MATERIAL SHOWN
==========

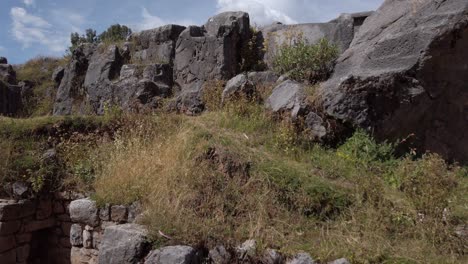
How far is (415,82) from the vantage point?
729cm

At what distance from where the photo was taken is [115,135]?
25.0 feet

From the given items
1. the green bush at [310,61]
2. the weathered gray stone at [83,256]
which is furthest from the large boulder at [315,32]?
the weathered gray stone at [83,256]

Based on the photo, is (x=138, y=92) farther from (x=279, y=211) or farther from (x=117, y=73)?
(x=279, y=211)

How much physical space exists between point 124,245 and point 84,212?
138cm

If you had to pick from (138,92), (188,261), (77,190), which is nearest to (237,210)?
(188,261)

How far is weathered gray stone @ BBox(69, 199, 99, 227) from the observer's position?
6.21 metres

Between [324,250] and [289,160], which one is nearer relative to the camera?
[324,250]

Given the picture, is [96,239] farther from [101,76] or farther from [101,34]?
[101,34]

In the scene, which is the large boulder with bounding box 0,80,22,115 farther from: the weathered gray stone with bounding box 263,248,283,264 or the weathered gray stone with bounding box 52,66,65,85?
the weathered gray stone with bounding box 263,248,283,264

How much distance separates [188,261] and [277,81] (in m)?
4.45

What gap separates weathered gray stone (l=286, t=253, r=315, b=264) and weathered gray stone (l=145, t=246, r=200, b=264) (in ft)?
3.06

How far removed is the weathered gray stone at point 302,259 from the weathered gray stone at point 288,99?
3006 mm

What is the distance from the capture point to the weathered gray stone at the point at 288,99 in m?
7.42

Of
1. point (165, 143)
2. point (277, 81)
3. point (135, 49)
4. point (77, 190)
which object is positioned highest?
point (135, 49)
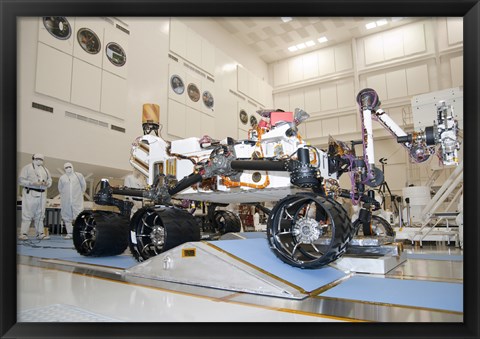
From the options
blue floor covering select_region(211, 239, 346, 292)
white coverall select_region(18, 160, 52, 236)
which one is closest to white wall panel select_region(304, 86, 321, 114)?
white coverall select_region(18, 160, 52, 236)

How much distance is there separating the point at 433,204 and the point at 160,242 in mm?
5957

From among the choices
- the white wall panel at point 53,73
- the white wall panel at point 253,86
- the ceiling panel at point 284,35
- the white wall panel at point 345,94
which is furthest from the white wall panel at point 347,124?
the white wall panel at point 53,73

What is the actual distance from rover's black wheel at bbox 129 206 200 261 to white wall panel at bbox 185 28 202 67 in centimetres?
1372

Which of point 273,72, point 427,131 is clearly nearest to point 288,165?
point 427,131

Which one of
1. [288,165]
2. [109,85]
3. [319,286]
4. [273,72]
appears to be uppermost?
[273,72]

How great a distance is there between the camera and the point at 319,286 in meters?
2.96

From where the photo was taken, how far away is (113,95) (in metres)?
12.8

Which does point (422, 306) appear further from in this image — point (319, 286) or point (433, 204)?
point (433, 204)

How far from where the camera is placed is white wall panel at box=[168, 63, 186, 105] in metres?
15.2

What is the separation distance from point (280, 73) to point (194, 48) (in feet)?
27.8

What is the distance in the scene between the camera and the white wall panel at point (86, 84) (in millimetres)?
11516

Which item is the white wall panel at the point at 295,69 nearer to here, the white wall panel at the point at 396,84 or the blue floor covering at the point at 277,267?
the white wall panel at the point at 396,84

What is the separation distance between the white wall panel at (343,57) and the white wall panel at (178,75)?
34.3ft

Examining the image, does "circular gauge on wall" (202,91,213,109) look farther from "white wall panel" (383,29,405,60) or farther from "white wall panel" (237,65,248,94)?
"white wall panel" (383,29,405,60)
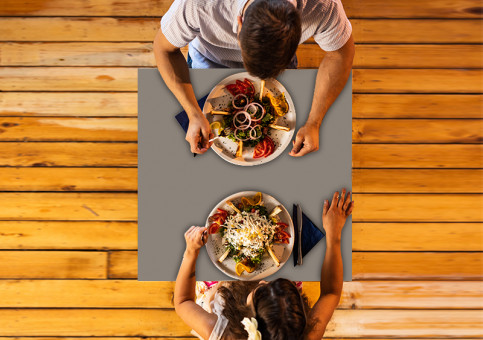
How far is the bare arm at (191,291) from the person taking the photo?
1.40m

==========

CHALLENGE
Quote the data exactly, leaving every image out of the copy.

SOLUTION BELOW
How far is (415,82) from the vantage point?
729cm

At what distance from where the photo was taken is [115,135]?
25.0 feet

From the given items
1. the green bush at [310,61]
2. the weathered gray stone at [83,256]
which is furthest from the large boulder at [315,32]?
the weathered gray stone at [83,256]

Based on the photo, is (x=138, y=92) farther from (x=279, y=211) or farther from (x=117, y=73)?
(x=279, y=211)

How much physical space exists between point 124,245 and point 84,212?
138cm

If you had to pick from (138,92), (188,261), (77,190), which is nearest to (237,210)?
(188,261)

How far is weathered gray stone @ BBox(69, 199, 99, 227) from the observer's position?
6.21 metres

Between [324,250] and [289,160], which one is nearer relative to the camera?
[324,250]

Given the picture, is [96,239] farther from [101,76] or farther from [101,34]?
[101,34]

In the scene, which is the large boulder with bounding box 0,80,22,115 farther from: the weathered gray stone with bounding box 263,248,283,264 or the weathered gray stone with bounding box 52,66,65,85?
the weathered gray stone with bounding box 263,248,283,264

How much distance separates [188,261] and [277,81] (in m)?
4.45

What gap separates weathered gray stone (l=286, t=253, r=315, b=264) and weathered gray stone (l=145, t=246, r=200, b=264) (in ft)?
3.06

How far removed is the weathered gray stone at point 302,259 from the weathered gray stone at point 288,99?
3006 mm

What is the distance from the capture point to the weathered gray stone at the point at 288,99 in m?
7.42

Of
1. point (165, 143)
2. point (277, 81)
3. point (135, 49)
4. point (77, 190)
which object is positioned highest?
point (135, 49)
From the options
blue floor covering select_region(211, 239, 346, 292)
white coverall select_region(18, 160, 52, 236)
which one is closest to white wall panel select_region(304, 86, 321, 114)?
white coverall select_region(18, 160, 52, 236)

How much distance is there separating the point at 433,204 and the point at 160,242 in mm?
5957

From among the choices
- the white wall panel at point 53,73
- the white wall panel at point 253,86
- the ceiling panel at point 284,35
- the white wall panel at point 345,94
which is furthest from the white wall panel at point 347,124?
the white wall panel at point 53,73

What is the actual distance from rover's black wheel at bbox 129 206 200 261 to white wall panel at bbox 185 28 202 67 in centimetres?
1372

Which of point 273,72, point 427,131 is clearly nearest to point 288,165?
point 427,131

Which one of
1. [288,165]
2. [109,85]
3. [319,286]
4. [273,72]
appears to be uppermost?
[273,72]

How great a distance is there between the camera and the point at 319,286 in meters?
2.96

From where the photo was taken, how far away is (113,95) (in metres)?
12.8

Which does point (422, 306) appear further from in this image — point (319, 286) or point (433, 204)?
point (433, 204)

How far from where the camera is placed is white wall panel at box=[168, 63, 186, 105] in metres?
15.2

What is the separation distance from point (280, 73) to point (194, 48) (in feet)?
27.8

What is the distance in the scene between the camera and the white wall panel at point (86, 84) (in millimetres)?
11516

Which item is the white wall panel at the point at 295,69 nearer to here, the white wall panel at the point at 396,84 or the blue floor covering at the point at 277,267?
the white wall panel at the point at 396,84

What is the separation distance between the white wall panel at (343,57) and the white wall panel at (178,75)?
34.3ft

Examining the image, does "circular gauge on wall" (202,91,213,109) look farther from "white wall panel" (383,29,405,60) or farther from "white wall panel" (237,65,248,94)?
"white wall panel" (383,29,405,60)
How far is the bare arm at (191,291) from the person taking the photo?
1.40m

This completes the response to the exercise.